▶ Task statement:
Put the rows from the line containing "Lenkisen sheep suede" through the line containing "Ortelius Abraham Braun" into a numbered list, skipping blank lines and leaving out the pictures.

(Records shown)

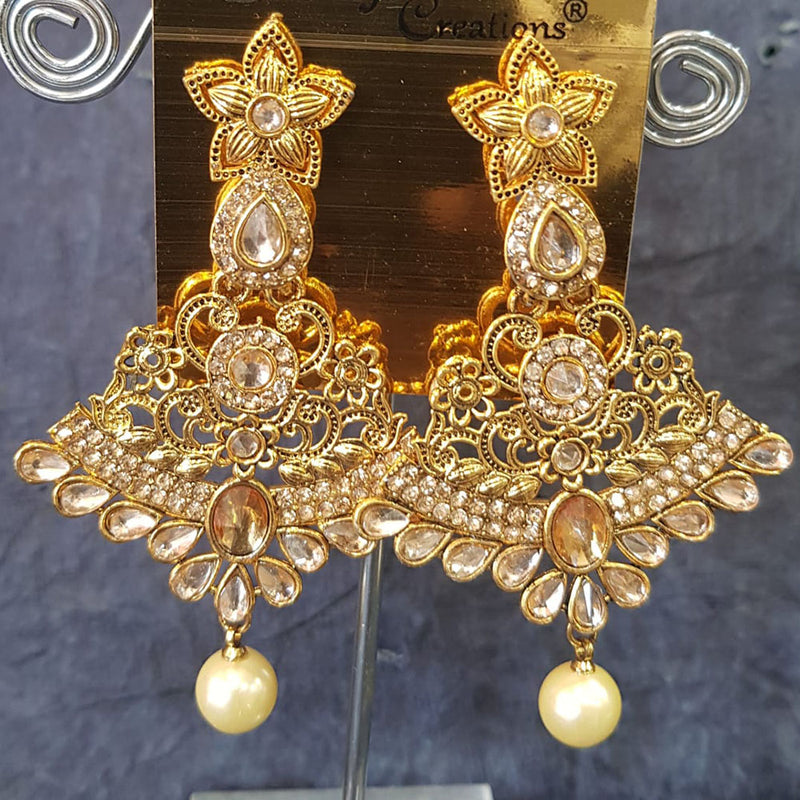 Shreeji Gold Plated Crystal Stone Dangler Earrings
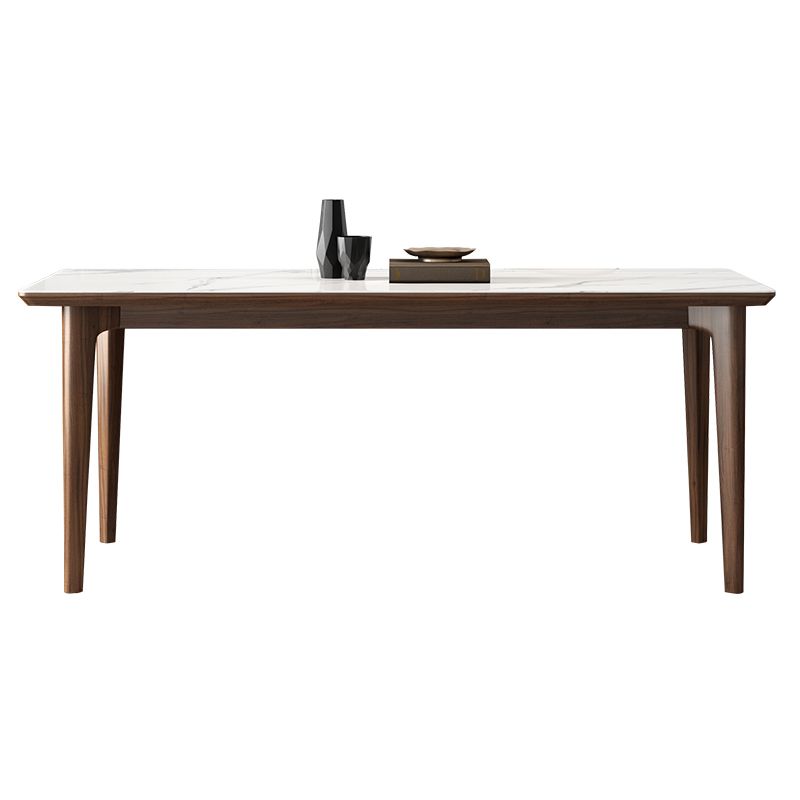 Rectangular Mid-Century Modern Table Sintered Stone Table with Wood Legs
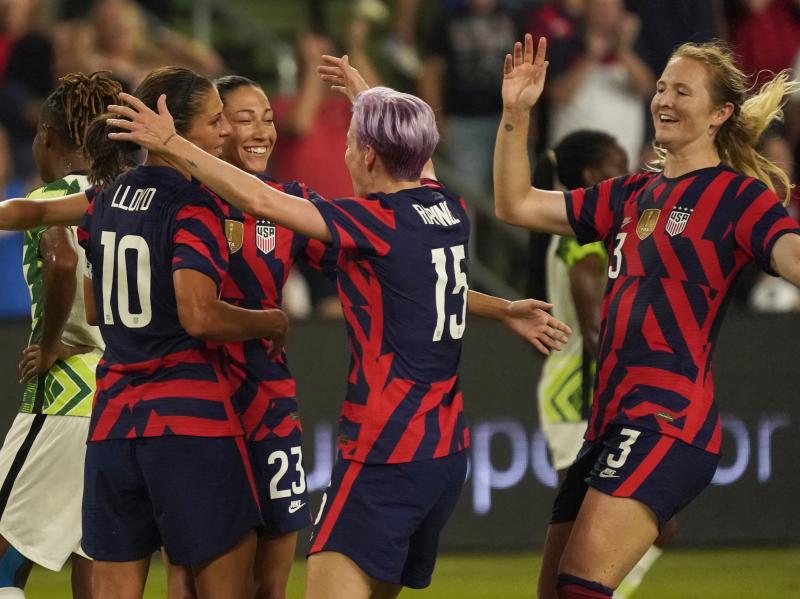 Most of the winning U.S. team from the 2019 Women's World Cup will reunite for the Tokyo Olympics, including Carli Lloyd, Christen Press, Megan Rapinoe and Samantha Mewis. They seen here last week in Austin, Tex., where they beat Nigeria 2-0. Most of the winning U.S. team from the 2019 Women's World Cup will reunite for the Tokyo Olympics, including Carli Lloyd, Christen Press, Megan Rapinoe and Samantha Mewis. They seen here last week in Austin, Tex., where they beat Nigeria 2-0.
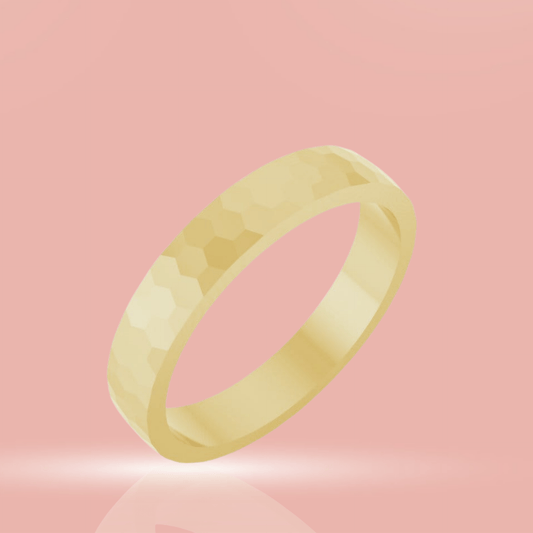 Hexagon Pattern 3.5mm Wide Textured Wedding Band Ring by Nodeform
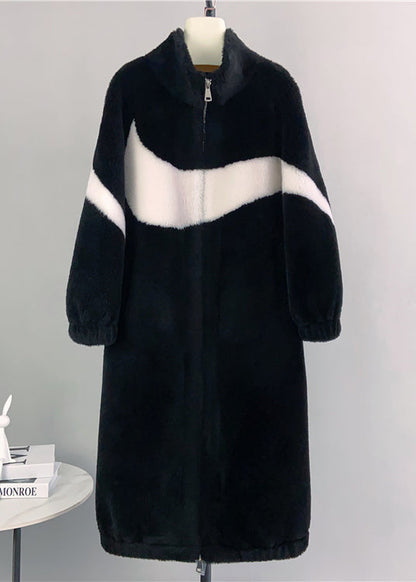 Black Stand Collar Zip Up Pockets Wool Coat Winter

(End Records shown)
(Records shown)

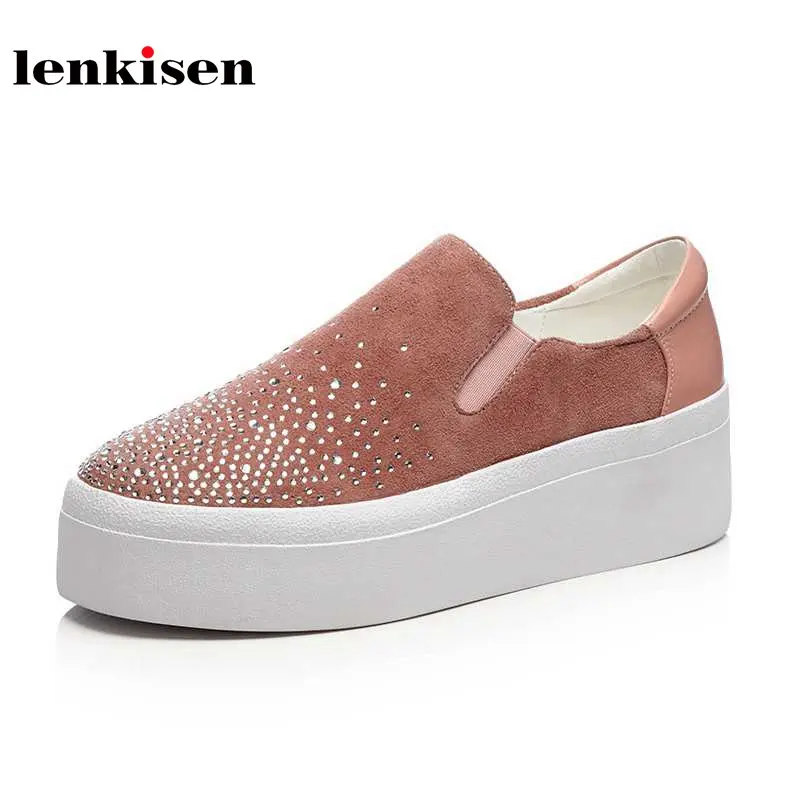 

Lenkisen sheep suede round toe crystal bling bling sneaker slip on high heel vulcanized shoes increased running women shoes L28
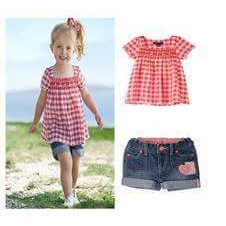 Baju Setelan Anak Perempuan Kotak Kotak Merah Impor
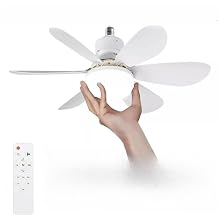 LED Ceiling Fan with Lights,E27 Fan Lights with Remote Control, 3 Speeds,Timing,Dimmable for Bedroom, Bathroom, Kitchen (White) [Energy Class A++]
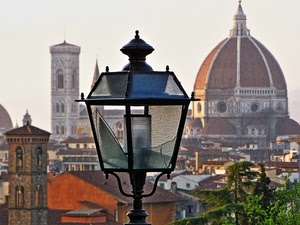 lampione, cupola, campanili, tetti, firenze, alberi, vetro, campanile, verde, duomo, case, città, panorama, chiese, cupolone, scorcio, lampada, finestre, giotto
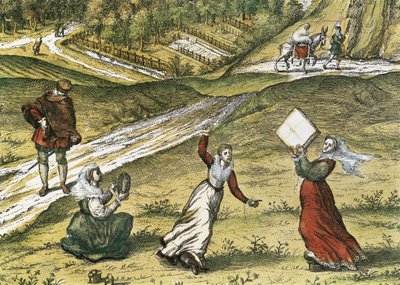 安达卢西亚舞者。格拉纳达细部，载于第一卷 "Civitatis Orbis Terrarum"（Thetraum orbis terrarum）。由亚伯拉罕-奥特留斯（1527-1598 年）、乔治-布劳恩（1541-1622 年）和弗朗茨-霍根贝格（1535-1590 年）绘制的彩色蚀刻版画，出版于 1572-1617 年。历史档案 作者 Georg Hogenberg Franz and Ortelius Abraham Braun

(End Records shown)

▶ Result of the task:
1. Lenkisen sheep suede round toe crystal bling bling sneaker slip on high heel vulcanized shoes increased running women shoes L28
2.  Baju Setelan Anak Perempuan Kotak Kotak Merah Impor
3.  LED Ceiling Fan with Lights,E27 Fan Lights with Remote Control, 3 Speeds,Timing,Dimmable for Bedroom, Bathroom, Kitchen (White) [Energy Class A++]
4.  lampione, cupola, campanili, tetti, firenze, alberi, vetro, campanile, verde, duomo, case, città, panorama, chiese, cupolone, scorcio, lampada, finestre, giotto
5.  安达卢西亚舞者。格拉纳达细部，载于第一卷 "Civitatis Orbis Terrarum"（Thetraum orbis terrarum）。由亚伯拉罕-奥特留斯（1527-1598 年）、乔治-布劳恩（1541-1622 年）和弗朗茨-霍根贝格（1535-1590 年）绘制的彩色蚀刻版画，出版于 1572-1617 年。历史档案 作者 Georg Hogenberg Franz and Ortelius Abraham Braun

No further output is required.